Predictive Coding for Unsupervised Feature Learning

Summary

Date: 
December 14, 2016 - 1:00pm - 2:00pm
Location: 
Northwest 243
About the Speaker
Name: 
Bill Lotter
Speaker Affiliation: 
Harvard, MCB

Abstract:
"Predictive coding" is an influential theoretical framework in neuroscience that posits that populations of cortical neurons actively attempt to predict incoming sensory information, and that only deviations from those predictions are sent on for subsequent processing in a cortical hierarchy. While predictive coding is often framed as a scheme for efficient coding, here, we explore prediction as a rule for supervised learning. In particular, we bring predictive coding together with modern deep learning techniques to build a network that can predict future frames of a video, motivated by the idea that the ability to predict future frames requires a robust internal representation of object structure and an understanding of the rules by which the world changes.

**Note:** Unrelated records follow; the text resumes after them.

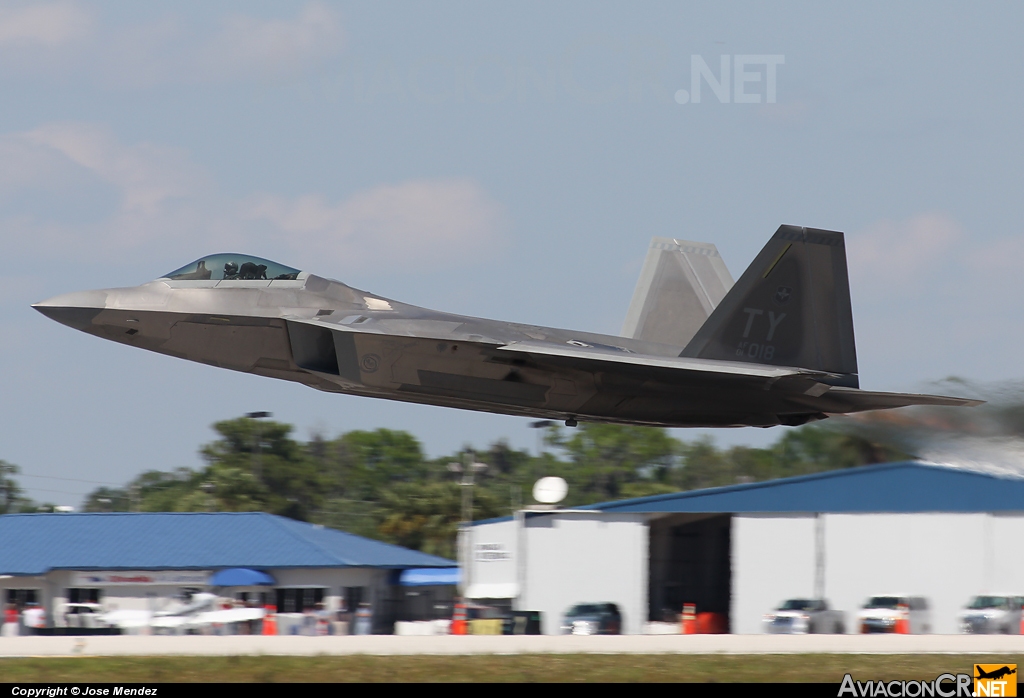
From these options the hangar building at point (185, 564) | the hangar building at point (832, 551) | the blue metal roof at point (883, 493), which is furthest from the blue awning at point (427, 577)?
the hangar building at point (832, 551)

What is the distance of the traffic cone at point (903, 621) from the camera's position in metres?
23.8

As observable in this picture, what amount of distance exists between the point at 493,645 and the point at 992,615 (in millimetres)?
12197

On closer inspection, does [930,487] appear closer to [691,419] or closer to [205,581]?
[691,419]

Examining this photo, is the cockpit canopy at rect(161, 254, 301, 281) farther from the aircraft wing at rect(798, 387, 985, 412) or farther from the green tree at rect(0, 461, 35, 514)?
the green tree at rect(0, 461, 35, 514)

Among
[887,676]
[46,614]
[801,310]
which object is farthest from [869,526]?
[46,614]

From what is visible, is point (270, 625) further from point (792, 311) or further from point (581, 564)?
point (792, 311)

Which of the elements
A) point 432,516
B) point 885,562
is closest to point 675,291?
point 885,562

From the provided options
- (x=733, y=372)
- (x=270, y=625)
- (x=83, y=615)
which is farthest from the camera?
(x=83, y=615)

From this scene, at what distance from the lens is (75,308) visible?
682 inches

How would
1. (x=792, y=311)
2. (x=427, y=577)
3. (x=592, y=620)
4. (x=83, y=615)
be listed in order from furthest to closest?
(x=427, y=577)
(x=83, y=615)
(x=592, y=620)
(x=792, y=311)

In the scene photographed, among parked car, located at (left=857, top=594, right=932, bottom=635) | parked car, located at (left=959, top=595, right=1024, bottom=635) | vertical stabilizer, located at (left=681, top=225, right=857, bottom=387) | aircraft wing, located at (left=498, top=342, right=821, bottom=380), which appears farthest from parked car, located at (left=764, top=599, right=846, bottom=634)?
aircraft wing, located at (left=498, top=342, right=821, bottom=380)

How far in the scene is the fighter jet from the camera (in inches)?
680

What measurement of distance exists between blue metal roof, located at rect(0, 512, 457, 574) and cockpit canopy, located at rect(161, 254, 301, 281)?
16.3 m

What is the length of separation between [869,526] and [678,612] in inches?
323
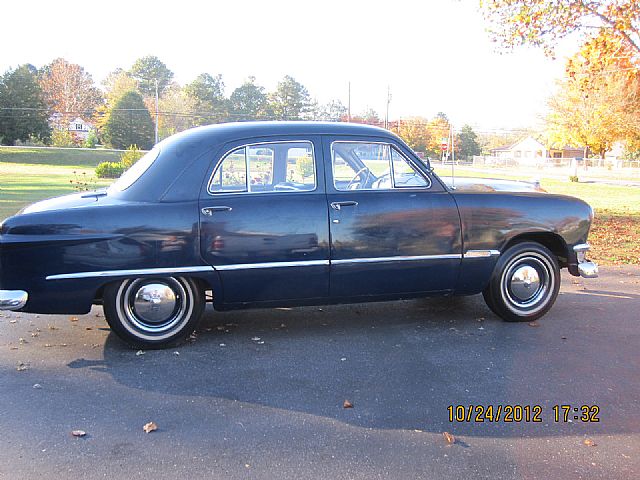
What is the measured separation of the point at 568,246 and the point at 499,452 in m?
3.09

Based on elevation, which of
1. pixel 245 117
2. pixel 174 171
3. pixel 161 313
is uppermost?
pixel 245 117

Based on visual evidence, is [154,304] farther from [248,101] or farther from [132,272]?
[248,101]

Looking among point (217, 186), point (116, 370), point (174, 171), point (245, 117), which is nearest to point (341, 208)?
point (217, 186)

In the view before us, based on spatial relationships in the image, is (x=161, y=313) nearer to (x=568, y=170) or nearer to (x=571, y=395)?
(x=571, y=395)

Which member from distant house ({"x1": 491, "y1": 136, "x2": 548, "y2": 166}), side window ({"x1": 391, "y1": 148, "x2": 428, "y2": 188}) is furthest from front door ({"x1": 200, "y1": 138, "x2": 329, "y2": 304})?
distant house ({"x1": 491, "y1": 136, "x2": 548, "y2": 166})

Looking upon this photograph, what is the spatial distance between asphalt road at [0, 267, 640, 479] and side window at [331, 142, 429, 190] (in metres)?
1.32

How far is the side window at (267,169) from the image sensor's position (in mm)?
5012

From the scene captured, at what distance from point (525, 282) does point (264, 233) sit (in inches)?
103

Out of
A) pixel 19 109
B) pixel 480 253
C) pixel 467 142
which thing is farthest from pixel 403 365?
pixel 467 142

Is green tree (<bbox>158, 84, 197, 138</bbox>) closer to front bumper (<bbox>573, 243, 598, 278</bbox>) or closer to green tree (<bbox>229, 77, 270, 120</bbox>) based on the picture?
green tree (<bbox>229, 77, 270, 120</bbox>)

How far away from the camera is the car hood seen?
572cm

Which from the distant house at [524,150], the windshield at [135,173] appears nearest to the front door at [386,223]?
the windshield at [135,173]

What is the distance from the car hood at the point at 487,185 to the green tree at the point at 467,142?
224 ft

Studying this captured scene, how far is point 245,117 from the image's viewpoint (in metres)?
53.2
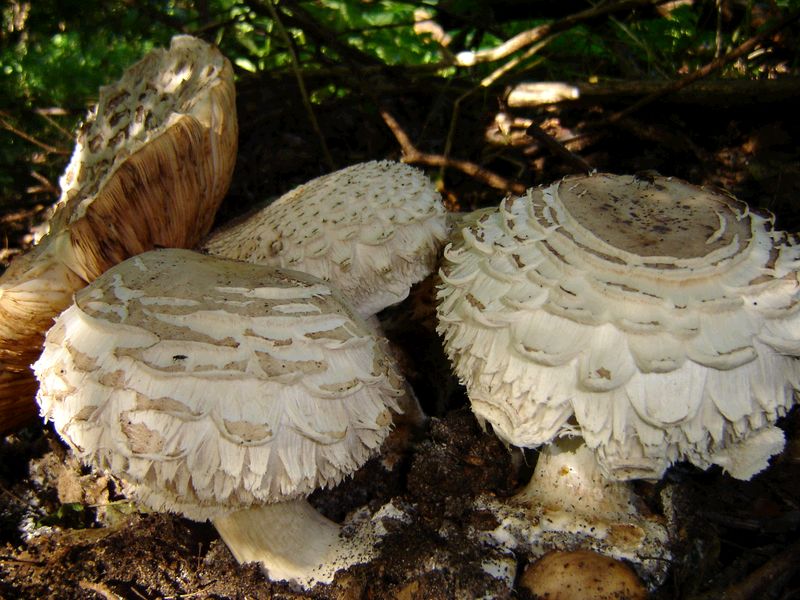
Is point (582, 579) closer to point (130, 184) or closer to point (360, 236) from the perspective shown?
point (360, 236)

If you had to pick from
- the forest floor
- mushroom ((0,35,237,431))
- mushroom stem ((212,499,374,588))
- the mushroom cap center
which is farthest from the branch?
the mushroom cap center

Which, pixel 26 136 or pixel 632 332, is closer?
pixel 632 332

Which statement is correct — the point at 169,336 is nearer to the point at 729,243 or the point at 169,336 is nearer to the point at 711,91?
the point at 729,243

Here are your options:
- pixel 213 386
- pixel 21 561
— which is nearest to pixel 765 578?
pixel 213 386

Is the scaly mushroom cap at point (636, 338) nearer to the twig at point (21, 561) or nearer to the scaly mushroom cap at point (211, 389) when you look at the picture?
the scaly mushroom cap at point (211, 389)

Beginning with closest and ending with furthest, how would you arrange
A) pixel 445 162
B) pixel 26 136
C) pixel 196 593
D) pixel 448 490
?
pixel 196 593, pixel 448 490, pixel 26 136, pixel 445 162

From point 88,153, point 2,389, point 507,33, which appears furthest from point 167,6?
point 2,389

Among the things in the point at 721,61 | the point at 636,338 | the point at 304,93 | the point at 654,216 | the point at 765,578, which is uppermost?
the point at 304,93
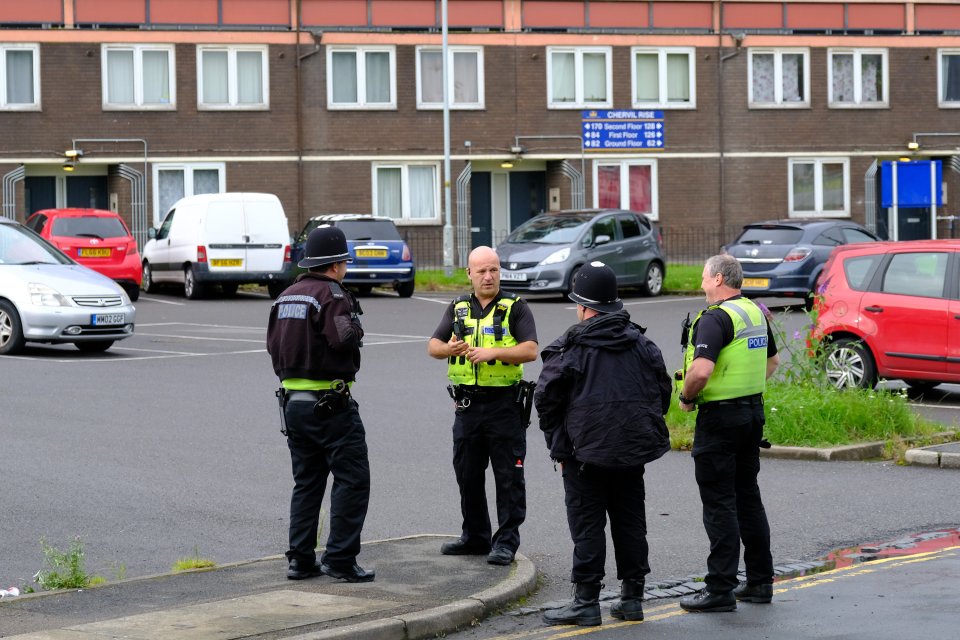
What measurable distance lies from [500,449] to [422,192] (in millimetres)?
32398

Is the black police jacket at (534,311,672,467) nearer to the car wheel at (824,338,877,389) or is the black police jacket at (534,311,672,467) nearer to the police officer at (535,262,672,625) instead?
the police officer at (535,262,672,625)

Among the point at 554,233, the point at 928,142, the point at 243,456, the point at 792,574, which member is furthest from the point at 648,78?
the point at 792,574

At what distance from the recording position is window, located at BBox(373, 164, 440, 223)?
3969cm

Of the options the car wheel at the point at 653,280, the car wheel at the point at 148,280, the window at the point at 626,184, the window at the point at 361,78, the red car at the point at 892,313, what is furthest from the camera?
the window at the point at 626,184

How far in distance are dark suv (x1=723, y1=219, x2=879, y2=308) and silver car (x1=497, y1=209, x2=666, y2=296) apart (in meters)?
2.63

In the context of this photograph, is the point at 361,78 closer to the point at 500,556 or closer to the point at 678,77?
the point at 678,77

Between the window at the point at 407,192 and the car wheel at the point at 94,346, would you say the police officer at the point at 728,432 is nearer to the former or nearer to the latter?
the car wheel at the point at 94,346

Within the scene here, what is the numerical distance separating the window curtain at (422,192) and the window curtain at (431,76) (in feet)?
5.94

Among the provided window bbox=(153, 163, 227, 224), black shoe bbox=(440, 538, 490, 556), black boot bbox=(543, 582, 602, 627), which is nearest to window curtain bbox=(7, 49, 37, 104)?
window bbox=(153, 163, 227, 224)

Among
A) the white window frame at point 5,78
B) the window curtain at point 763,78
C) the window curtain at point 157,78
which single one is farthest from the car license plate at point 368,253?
the window curtain at point 763,78

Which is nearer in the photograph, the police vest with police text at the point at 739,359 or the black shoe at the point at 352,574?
the police vest with police text at the point at 739,359

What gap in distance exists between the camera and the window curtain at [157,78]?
3797 centimetres

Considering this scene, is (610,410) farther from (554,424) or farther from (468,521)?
(468,521)

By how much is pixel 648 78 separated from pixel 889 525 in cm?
3264
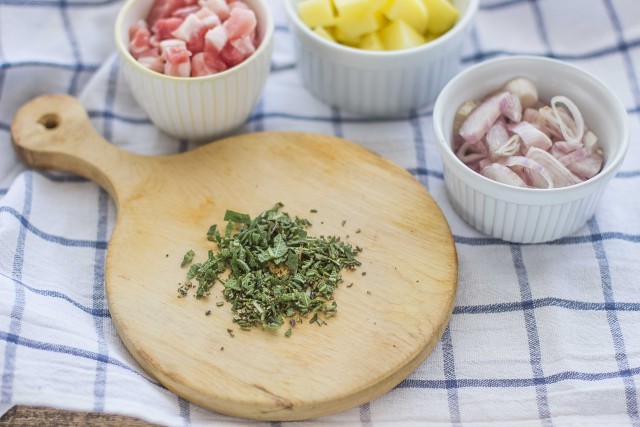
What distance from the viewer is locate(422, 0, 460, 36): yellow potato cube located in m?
2.41

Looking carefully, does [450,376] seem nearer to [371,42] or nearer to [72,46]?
[371,42]

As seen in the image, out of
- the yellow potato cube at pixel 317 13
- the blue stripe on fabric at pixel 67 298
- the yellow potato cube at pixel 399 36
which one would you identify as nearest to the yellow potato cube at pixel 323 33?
the yellow potato cube at pixel 317 13

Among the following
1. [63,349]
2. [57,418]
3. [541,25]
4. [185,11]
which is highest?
[185,11]

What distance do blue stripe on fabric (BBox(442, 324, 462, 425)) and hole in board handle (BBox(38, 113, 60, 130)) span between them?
1.28 meters

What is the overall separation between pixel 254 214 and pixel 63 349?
596mm

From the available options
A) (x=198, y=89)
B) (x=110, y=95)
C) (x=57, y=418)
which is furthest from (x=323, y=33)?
(x=57, y=418)

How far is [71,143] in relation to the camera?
2.36m

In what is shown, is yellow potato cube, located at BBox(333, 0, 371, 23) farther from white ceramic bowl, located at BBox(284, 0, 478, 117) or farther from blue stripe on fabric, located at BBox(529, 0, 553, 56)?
blue stripe on fabric, located at BBox(529, 0, 553, 56)

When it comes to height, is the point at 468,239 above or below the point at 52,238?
above

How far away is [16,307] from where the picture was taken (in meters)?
1.95

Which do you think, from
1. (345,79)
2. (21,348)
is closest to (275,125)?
Result: (345,79)

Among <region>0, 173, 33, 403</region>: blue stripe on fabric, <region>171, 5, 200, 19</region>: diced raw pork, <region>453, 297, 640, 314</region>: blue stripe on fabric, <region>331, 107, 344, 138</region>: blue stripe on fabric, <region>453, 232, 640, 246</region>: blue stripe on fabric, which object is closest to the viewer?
<region>0, 173, 33, 403</region>: blue stripe on fabric

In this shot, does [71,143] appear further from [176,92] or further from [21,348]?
[21,348]

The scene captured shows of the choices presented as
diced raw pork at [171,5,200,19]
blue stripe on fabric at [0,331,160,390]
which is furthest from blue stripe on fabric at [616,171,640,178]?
blue stripe on fabric at [0,331,160,390]
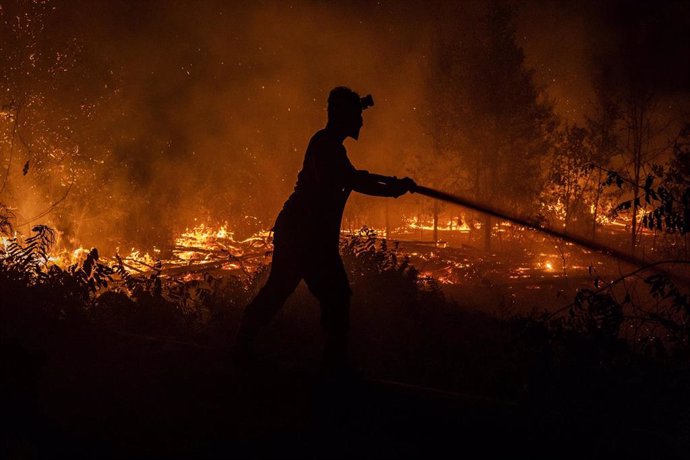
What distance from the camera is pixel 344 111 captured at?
356cm

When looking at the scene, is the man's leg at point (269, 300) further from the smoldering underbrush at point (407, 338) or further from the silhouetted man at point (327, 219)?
the smoldering underbrush at point (407, 338)

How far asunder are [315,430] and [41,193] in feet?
66.8

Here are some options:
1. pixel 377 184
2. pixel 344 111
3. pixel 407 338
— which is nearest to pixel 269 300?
pixel 377 184

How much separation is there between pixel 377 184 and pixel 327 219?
398 millimetres

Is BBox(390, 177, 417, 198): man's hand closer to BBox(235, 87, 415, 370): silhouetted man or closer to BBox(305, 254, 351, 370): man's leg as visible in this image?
BBox(235, 87, 415, 370): silhouetted man

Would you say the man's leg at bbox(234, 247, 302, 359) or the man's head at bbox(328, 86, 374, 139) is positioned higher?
the man's head at bbox(328, 86, 374, 139)

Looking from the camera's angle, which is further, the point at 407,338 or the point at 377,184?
the point at 407,338

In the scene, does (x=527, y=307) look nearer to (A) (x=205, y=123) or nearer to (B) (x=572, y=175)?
(B) (x=572, y=175)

We demonstrate that these networks can learn to predict the motion of synthetic stimuli and, in doing so, learn a representation of the underlying latent parameters, which is useful for object recognition. We show that these networks can also scale to complex natural videos, where they accurately predict future frames in car-mounted camera videos, successfully estimating egocentric motion and the motion of other objects in the scene. These results support the use of prediction as a powerful rule for unsupervised learning.